Спустившись с этажа, где только что произошло убийство. Отпущенный на свободу конвоирами-ориенталами. Что он хотел сказать и кому адресовалась надпись?
Субисаррета повел себя как дурак, не придав значения этому жесту ночного портье. Он должен был исследовать стекло миллиметр за миллиметром, вдруг следы надписи сохранились? И сделать это нужно было сразу после просмотра пленки! Не исключено, что трудолюбивый персонал «Пунта Монпас», блюдя чистоту, драит прозрачные поверхности денно и нощно. Если это так – Субисаррета пропал, остается только утешать себя тем, что ничего судьбоносного на стекле выведено не было. Или, в крайнем случае, там был указан результат последнего матча «Реал Мадрид» – «Барселона». А-а, нет! О футбольных пристрастиях Виктора Варади неизвестно ничего, равно как и о пристрастиях баскетбольных.
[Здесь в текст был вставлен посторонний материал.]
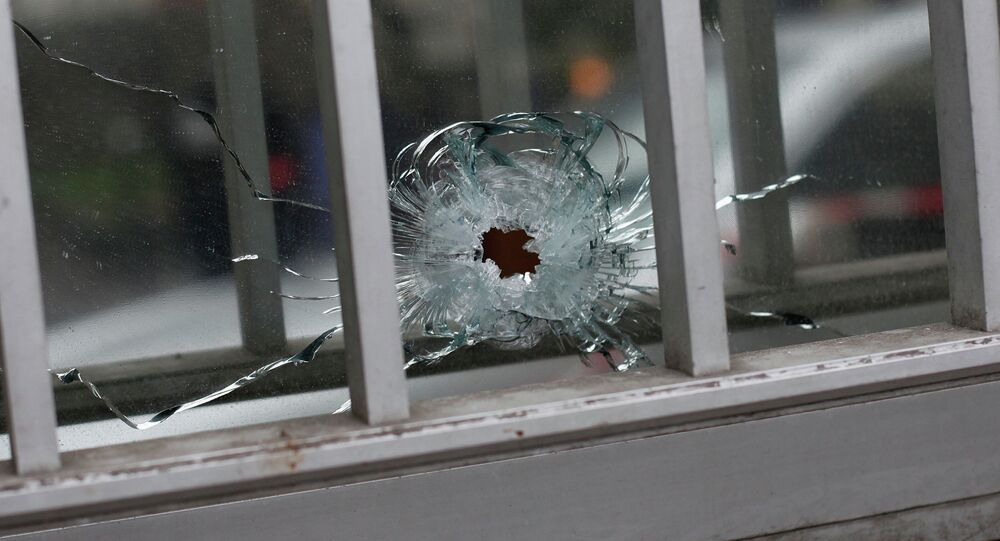 A bullet impact is seen in a window of a building next to the French satirical newspaper Charlie Hebdo's office, in Paris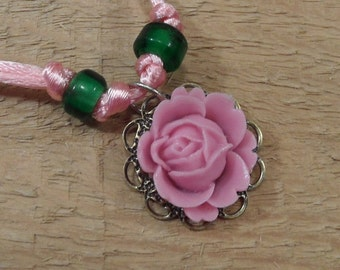 Rose necklace dusty pink resin rose green glass beads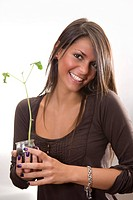Young woman in her 20s holding pot with plant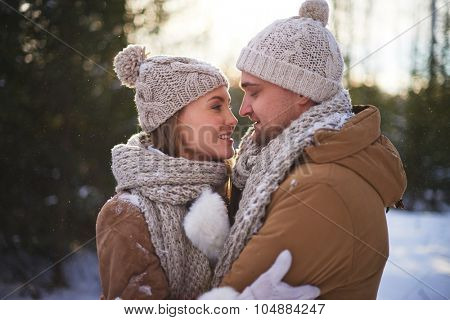 Amorous young couple having outdoor data on winter day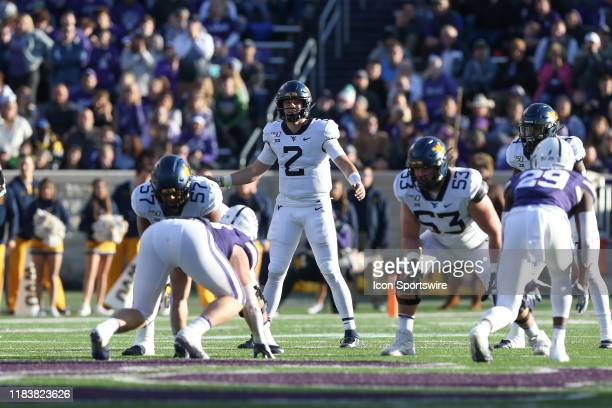 West Virginia Mountaineers quarterback Jarret Doege surveys the defense before the snap in the second quarter of a Big 12 football game between the...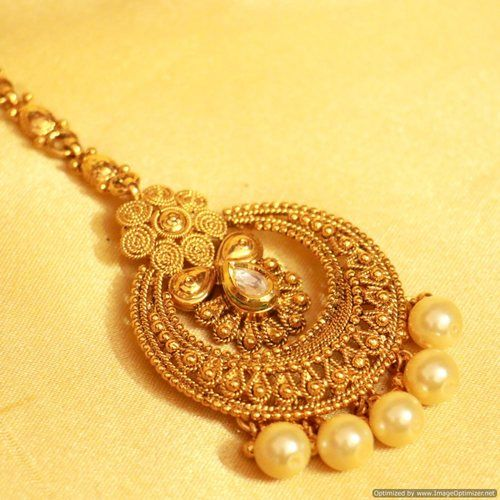 Shop Gold Look Kundan & Pearl Maang Tikka by Sanvi Jewels Pvt. Ltd. online. Largest collection of Latest Maang Tikkas online. ✻ 100% Genuine Products ✻ Easy Returns ✻ Timely Delivery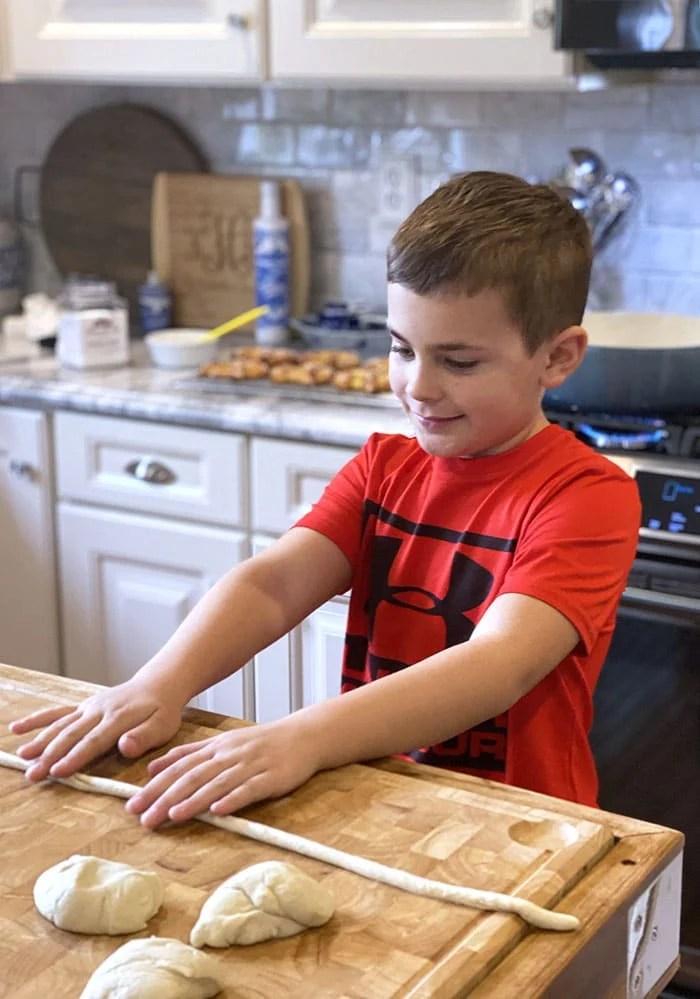 boy rolling out soft pretzels.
Возможно (и даже скорее всего), это что-то связанное с Ритой Хейворт. Строчка из «Блю пасифик блюз» —
А дьявольский дождь все стучит и стучит в ваше окно.
В ту ночь небо над Сан-Себастьяном было чистым.
…На ресепшене Субисаррета не увидел гостиничного великомученика Аингеру, его место занял смуглый испуганный юнец. Испуг перешел в ужас, как только инспектор сунул ему под нос свою корочку.
– Что-то случилось? – проблеял смуглолицый.
– Даже если что-то случилось, вы к этому отношения не имеете. Первый день на дежурстве?
– Да.
– Кто-нибудь мыл стекла сегодня или вчера?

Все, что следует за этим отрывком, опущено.